# compressor decision



## tspooner (Feb 28, 2010)

so planning on pulling the trigger thursday only thing i need to decide on is compressor size. going to do duel compressors but deciding between the viair 400, 450, and 480. i'm trying to find out which one is the quietest. seeing as how the price difference between the 400 and 480 is only like $50 money isnt the issue (i'm already gunna be in the hole from the setup anyway). hoping to find out soon. thanks. :beer:


----------



## kilimats (Mar 5, 2006)

Had a little chat with Andrew at OpenRoadTuning about that same question, here a recap if i recall correctly about VIAIR 400 vs 444 vs 480

400 is the quickest of the three and the noisiest (hottest too and not design to run for a long time). Like a sprint compressor, it fills QUICKLY, its very hot, draws lots of amps

480 the quietest but the slowest (designed to run a long time)

444 in between the two (designed to run a long time too)

Eric said the 444 is the most popular model of all. I'm gonna go with that one single at first and make it dual later on if I end up playing too much with the switch 

Hope this help


----------



## reynolds9000 (Oct 16, 2003)

The 400c is designed with a 33% duty cycle, which is approx. 20 minutes every hour. It takes my 400c a little under 5 minutes to fill my 5 gallon tank from 0psi to 145psi.

_Extracted material_
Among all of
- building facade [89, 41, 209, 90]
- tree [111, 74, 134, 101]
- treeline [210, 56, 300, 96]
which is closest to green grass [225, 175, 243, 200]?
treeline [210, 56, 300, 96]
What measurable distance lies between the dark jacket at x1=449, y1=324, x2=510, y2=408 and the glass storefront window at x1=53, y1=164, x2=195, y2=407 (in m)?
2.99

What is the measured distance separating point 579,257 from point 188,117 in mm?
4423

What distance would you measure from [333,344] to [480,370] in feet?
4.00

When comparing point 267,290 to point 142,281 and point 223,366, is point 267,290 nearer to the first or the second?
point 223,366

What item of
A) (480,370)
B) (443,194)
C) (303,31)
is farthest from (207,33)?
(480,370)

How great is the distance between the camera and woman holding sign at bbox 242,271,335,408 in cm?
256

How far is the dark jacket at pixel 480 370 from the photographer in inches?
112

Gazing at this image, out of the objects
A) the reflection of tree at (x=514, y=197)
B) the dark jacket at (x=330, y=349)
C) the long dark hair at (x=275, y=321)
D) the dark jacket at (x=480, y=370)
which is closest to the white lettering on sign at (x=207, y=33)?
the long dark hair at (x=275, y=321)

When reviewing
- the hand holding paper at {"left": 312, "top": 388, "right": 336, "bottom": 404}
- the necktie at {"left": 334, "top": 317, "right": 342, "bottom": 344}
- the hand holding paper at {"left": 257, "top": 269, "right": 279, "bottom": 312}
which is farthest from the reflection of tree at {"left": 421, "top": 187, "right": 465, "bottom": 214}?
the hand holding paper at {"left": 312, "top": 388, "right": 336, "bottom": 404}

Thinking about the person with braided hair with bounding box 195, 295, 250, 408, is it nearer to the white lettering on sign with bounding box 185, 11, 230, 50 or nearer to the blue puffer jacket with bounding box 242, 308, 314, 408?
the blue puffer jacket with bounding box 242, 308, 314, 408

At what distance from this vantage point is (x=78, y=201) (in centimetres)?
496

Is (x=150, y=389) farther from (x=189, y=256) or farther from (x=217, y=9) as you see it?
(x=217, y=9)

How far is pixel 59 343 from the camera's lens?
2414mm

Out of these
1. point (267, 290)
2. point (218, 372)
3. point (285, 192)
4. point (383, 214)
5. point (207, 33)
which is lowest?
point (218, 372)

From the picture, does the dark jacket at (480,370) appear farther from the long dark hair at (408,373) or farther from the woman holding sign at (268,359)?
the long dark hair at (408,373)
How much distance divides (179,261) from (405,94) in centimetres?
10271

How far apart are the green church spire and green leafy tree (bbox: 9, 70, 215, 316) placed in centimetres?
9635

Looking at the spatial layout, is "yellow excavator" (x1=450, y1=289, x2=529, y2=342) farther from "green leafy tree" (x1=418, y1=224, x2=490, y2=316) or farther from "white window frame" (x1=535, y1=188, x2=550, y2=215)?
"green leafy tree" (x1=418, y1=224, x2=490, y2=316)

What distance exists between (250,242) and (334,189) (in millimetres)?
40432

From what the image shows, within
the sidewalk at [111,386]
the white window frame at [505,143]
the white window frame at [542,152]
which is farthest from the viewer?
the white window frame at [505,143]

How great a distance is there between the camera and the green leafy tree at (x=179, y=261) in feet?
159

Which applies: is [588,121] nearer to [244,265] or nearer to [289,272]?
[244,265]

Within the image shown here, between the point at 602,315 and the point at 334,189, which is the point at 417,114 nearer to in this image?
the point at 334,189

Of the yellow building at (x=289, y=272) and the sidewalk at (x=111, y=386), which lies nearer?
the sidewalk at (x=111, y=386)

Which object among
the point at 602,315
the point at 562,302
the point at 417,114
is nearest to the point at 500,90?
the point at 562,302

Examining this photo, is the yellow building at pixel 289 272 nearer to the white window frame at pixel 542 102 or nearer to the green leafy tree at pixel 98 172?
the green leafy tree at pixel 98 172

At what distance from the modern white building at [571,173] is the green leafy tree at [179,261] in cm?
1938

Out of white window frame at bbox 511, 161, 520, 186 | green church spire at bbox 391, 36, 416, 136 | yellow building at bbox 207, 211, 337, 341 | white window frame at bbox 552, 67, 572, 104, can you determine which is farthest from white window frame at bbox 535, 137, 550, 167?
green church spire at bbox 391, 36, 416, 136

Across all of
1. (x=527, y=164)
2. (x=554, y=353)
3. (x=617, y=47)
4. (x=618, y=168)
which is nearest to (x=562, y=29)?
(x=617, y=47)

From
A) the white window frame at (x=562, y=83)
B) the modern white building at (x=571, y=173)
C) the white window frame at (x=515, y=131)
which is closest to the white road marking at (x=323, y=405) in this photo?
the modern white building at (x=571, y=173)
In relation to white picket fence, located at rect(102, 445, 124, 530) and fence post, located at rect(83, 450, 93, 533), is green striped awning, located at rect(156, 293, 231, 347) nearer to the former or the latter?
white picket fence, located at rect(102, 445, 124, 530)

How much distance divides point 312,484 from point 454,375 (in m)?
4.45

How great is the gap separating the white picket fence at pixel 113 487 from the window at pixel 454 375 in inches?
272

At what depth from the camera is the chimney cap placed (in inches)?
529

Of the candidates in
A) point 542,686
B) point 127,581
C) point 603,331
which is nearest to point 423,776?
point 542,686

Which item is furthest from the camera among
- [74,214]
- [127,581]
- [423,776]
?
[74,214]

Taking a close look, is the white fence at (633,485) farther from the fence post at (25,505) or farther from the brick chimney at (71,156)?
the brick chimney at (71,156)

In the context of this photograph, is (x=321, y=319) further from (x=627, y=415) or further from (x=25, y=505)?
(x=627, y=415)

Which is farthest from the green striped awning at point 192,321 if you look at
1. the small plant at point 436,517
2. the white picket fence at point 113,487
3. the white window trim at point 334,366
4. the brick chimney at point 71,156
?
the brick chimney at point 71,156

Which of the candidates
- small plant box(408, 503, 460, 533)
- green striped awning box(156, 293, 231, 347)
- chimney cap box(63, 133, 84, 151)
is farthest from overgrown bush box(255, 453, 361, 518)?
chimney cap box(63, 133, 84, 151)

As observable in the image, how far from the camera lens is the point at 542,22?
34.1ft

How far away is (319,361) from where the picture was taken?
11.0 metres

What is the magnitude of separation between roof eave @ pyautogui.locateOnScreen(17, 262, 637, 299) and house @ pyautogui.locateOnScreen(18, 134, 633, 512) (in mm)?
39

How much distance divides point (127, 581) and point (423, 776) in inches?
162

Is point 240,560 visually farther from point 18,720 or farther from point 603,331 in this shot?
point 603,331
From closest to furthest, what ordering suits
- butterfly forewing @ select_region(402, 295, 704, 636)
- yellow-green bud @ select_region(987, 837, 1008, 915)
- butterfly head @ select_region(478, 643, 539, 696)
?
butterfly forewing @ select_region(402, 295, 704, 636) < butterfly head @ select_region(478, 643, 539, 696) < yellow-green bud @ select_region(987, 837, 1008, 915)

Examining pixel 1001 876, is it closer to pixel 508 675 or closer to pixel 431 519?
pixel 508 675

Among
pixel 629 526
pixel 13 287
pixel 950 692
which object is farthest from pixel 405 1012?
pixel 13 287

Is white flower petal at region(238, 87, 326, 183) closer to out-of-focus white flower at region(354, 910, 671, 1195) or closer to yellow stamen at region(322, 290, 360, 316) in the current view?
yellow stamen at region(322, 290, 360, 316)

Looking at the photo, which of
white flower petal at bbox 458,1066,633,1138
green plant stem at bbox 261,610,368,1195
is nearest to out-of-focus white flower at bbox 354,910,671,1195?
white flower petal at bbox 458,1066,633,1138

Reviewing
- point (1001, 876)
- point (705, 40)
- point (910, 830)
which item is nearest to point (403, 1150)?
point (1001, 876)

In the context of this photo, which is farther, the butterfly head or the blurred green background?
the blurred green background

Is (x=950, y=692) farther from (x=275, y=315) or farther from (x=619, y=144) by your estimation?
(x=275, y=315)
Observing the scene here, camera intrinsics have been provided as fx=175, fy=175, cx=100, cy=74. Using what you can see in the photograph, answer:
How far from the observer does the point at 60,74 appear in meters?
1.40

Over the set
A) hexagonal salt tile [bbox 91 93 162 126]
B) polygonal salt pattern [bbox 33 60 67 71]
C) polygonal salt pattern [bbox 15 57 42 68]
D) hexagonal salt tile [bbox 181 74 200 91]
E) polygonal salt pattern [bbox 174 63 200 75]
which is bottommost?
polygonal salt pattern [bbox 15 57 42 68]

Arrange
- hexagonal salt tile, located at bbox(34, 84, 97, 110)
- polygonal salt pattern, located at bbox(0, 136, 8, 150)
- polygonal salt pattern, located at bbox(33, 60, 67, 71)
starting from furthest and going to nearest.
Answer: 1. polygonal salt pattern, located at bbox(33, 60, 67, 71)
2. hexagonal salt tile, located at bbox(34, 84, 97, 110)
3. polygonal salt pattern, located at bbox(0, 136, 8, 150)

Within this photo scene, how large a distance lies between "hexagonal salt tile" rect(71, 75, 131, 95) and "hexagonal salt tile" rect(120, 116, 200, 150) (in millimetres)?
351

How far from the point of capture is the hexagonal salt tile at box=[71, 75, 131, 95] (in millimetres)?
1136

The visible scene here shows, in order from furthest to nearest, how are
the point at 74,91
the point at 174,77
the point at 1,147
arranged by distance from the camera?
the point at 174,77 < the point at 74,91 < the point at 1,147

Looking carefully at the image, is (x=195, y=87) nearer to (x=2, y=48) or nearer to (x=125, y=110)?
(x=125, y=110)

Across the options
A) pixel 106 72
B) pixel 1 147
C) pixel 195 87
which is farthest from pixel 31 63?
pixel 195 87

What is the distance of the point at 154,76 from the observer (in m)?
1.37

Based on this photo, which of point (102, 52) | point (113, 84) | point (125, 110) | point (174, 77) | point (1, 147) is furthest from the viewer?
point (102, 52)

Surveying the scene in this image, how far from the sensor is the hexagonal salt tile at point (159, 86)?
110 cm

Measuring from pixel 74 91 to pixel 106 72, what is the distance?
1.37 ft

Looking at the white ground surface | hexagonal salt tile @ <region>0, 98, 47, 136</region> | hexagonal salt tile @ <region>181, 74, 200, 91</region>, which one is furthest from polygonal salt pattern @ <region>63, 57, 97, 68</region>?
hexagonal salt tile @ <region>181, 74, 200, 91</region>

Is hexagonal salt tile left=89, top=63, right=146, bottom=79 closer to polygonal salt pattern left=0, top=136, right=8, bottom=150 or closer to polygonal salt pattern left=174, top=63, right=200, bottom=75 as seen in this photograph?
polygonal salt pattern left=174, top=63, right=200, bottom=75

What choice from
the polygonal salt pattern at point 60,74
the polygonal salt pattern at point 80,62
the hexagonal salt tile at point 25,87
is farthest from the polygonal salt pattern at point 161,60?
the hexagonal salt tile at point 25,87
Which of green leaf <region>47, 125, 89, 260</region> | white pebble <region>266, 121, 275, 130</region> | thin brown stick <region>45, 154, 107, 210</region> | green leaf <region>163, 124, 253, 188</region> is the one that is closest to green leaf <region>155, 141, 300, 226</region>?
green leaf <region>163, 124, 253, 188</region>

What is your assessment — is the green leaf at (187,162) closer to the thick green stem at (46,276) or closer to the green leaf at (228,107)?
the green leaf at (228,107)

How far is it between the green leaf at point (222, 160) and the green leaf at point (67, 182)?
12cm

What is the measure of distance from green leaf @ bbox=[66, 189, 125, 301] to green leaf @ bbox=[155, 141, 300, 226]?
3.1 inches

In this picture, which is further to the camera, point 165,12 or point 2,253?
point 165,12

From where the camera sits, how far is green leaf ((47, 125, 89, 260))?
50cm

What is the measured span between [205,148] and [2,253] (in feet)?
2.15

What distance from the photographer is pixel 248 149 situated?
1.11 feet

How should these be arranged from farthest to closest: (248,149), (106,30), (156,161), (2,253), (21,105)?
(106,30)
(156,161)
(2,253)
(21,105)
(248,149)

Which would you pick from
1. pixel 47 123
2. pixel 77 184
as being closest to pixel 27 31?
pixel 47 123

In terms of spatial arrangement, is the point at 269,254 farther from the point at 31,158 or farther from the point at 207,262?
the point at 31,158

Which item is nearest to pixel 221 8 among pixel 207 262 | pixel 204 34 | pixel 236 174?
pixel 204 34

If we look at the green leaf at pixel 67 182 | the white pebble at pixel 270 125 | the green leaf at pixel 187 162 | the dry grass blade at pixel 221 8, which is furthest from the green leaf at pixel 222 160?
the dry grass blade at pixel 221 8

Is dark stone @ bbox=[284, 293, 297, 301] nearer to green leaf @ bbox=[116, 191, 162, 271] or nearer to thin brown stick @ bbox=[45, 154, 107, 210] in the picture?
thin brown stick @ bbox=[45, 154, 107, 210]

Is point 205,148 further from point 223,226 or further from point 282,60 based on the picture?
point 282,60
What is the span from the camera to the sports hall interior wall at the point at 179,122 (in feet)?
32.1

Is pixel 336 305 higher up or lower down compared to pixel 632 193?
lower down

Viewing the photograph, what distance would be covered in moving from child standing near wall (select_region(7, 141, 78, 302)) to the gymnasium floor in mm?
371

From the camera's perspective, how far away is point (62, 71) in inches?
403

_Required task A_
In the compressor thread, what duty cycle is the 400c designed with?
_Required task B_
Pick up the compressor thread after its last sentence and keep writing it.
The data plays no part in this.

_Final result A_
A 33% duty cycle, which is about 20 minutes every hour.

_Final result B_
----------



## LOW36 (Jan 18, 2008)

andrew m. said:


> 400c is a 33% duty
> 444c is a 100% duty
> 480c is a 100% duty
> 
> think of it like this... in a race the 400c is going to win because its a sprint compressor. it does require more power, it gets hotter faster and is noticeably louder. However, it will fill your tank the fastest. The 444 and 480 are pretty similar... the 444 is basically a cheaper and less powerful 480c but for a much more reasonable price. The 444 has a 1/4" leader and the 480 has a 3/8" leader - its all preference.


This. I run dual 480's and it is pretty quiet and fills my 5 gallon tank plenty fast enough.


----------



## tspooner (Feb 28, 2010)

kilimats said:


> Had a little chat with Andrew at OpenRoadTuning about that same question, here a recap if i recall correctly about VIAIR 400 vs 444 vs 480
> 
> 400 is the quickest of the three and the noisiest (hottest too and not design to run for a long time). Like a sprint compressor, it fills QUICKLY, its very hot, draws lots of amps
> 
> ...


sweet thanks. i think im gunna go duel 480s. should fill plenty fast with 2. the noise factor is the biggest part to me


----------



## [email protected] (Jan 26, 2006)

All 3 are good choices, you wont go wrong. I like the 400's. but either way you will end up with a good compressor.


----------



## kilimats (Mar 5, 2006)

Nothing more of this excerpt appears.